**What the exercise asks**
Could every line of the listing be output exactly, with the pictures skipped?

Top of Available data

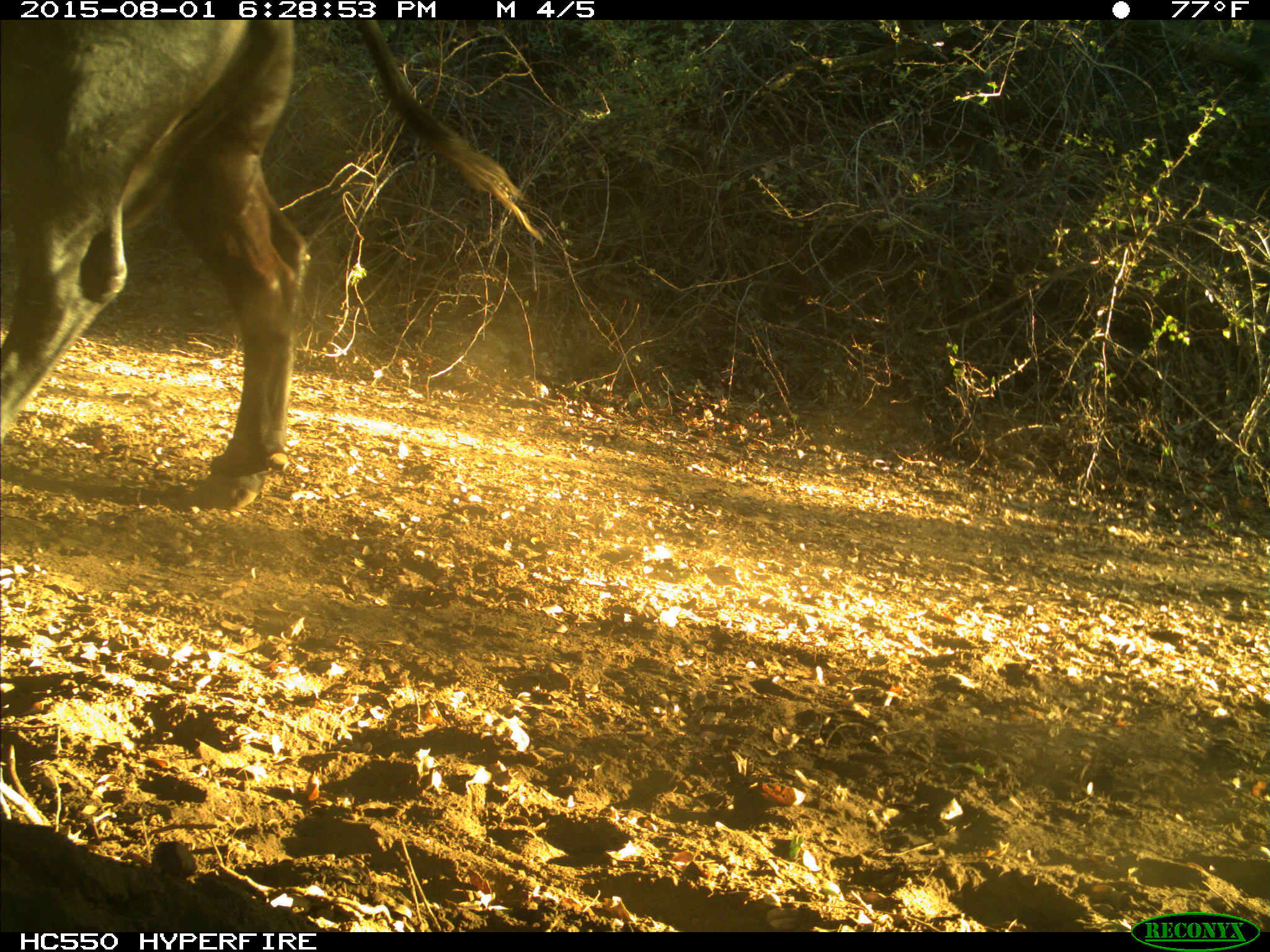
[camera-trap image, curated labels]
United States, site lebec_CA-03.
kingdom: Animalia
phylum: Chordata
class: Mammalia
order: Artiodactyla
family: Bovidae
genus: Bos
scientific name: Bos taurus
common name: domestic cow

Bottom of Available data

**Expected answer**
[camera-trap image, curated labels]
United States, site lebec_CA-03.
kingdom: Animalia
phylum: Chordata
class: Mammalia
order: Artiodactyla
family: Bovidae
genus: Bos
scientific name: Bos taurus
common name: domestic cow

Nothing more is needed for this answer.